About five minutes into my opponent's tank, he started staring me down and saying, "You always have it here," over and over. Eventually, I started to worry that he had queens, and I silently slipped on my heels under the table. In fact, he did call with queens, and my dream of going deeper than last year became as blank as the low river card the dealer peeled off. I was crushed, and sat on the steps outside the Rio staring at the buzzing neon of the Las Vegas Strip, reminding myself that it was just one tournament.

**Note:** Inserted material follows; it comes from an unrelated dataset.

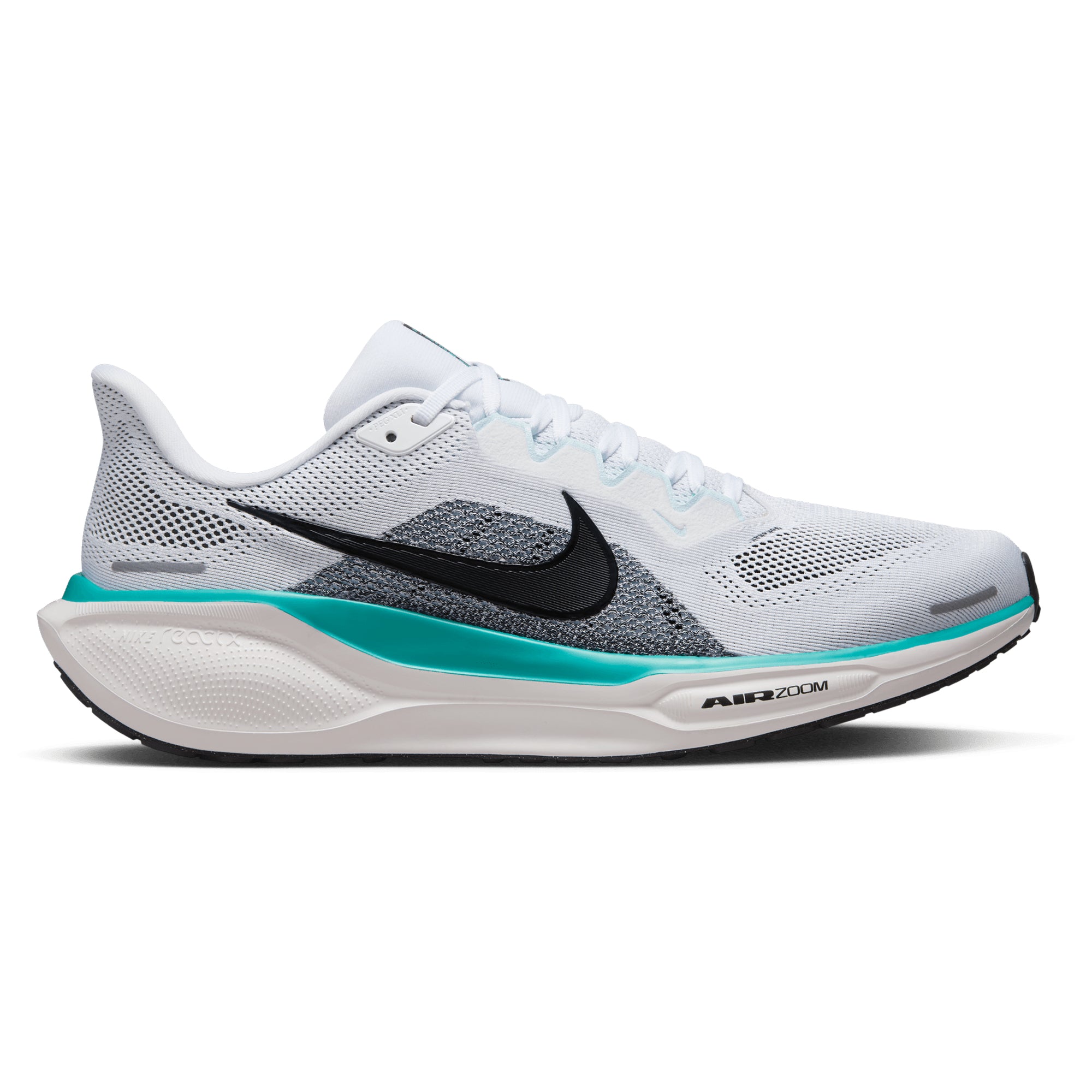 [FD2722-103] MENS NIKE AIR ZOOM PEGASUS 41 'WHITE DUSTY CACTUS'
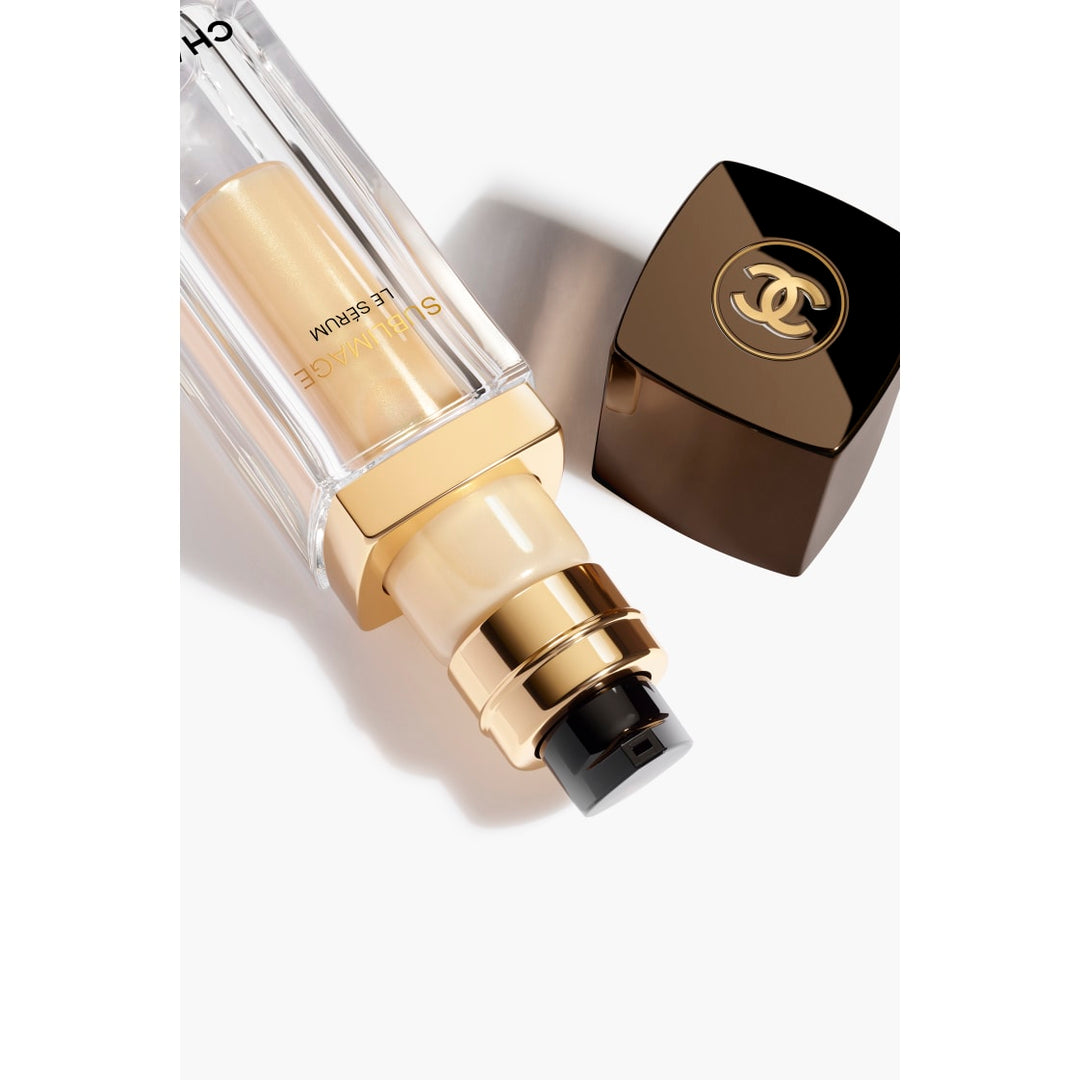 Tinh Chất CHANEL Sublimage Le Sérum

With the mountains receding behind me, I drove out of Vegas with the realization that I'd spent three weeks to play eight tournaments, when I could have played at least 1,500 online.
Fast forward to Sunday the 14th, my first online Sunday grind in almost a month back in Mexico. Instead of feeling nauseous, I woke up pumped to play! I'd decided to play lower than normal as I got back into the grind, so my average buy-in was 1/1000 of the prior week.
Yet, as I started to load tables and sing along to my favorite song of the moment - Riptide by Vance Joy - I realized that I was even more excited about multi-tabling online than I'd been for the WSOP Main Event. I'd planned on 25-tabling to get back into the swing of things and was surprised to learn that I was playing quite a bit more than that at some point, though I never reached the point of feeling overwhelmed.
Playing heads-up is always a rush for me, and my Sunday was going well from winning a couple of MTT SNGs. I also final tabled the $5.50 NL, which had a field size of 1,803. I took an ICM chop three-handed as the shortest stack, and then ended up knocking out the other two remaining players to book a quasi-win! My results certainly looked a lot better than last week, when I bricked one $10K tournament.
Since I'm a social person, most assume that I prefer playing live except for the variance. But as I sat behind my computer in my pajamas, bluffing with one hand and petting my cat with another, it cemented why I prefer playing online to playing live. When I pull off a bluff, I can smile without giving away any info (well, except to my cat). I can play with my hair in a messy bun and without fixing my manicure.
Online poker is a pure game of wagering skill, and this summer made it clear to me that getting to play it for a living is my dream job.